PROBLEM:
Here the job is to transcribe the data verbatim while leaving each picture out.

RAW DATA:
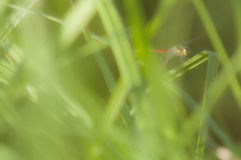 Damselfly hiding among grass Stock Photos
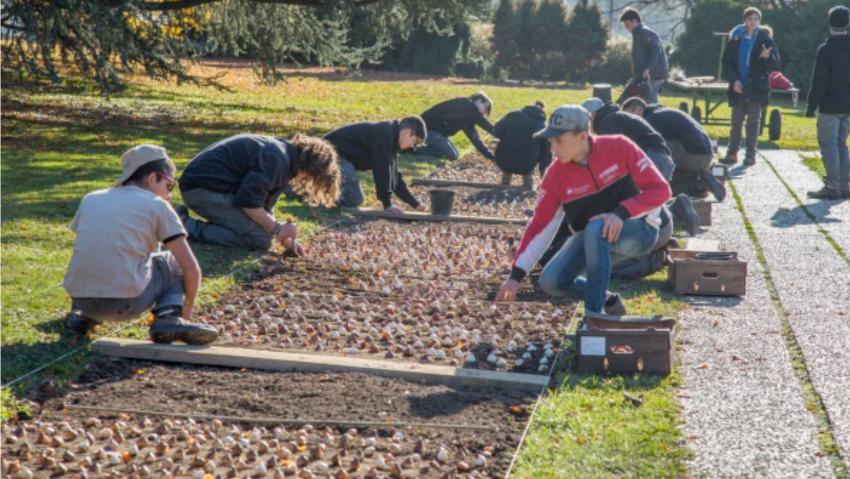 Giardinaggio resiliente: corso gratuito per disoccupati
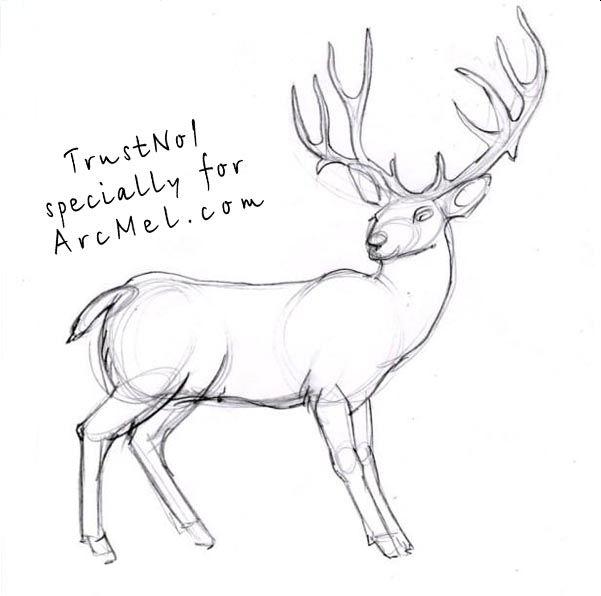 Art Deer People Drawings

OUTPUT:
 Damselfly hiding among grass Stock Photos
 Giardinaggio resiliente: corso gratuito per disoccupati
 Art Deer People Drawings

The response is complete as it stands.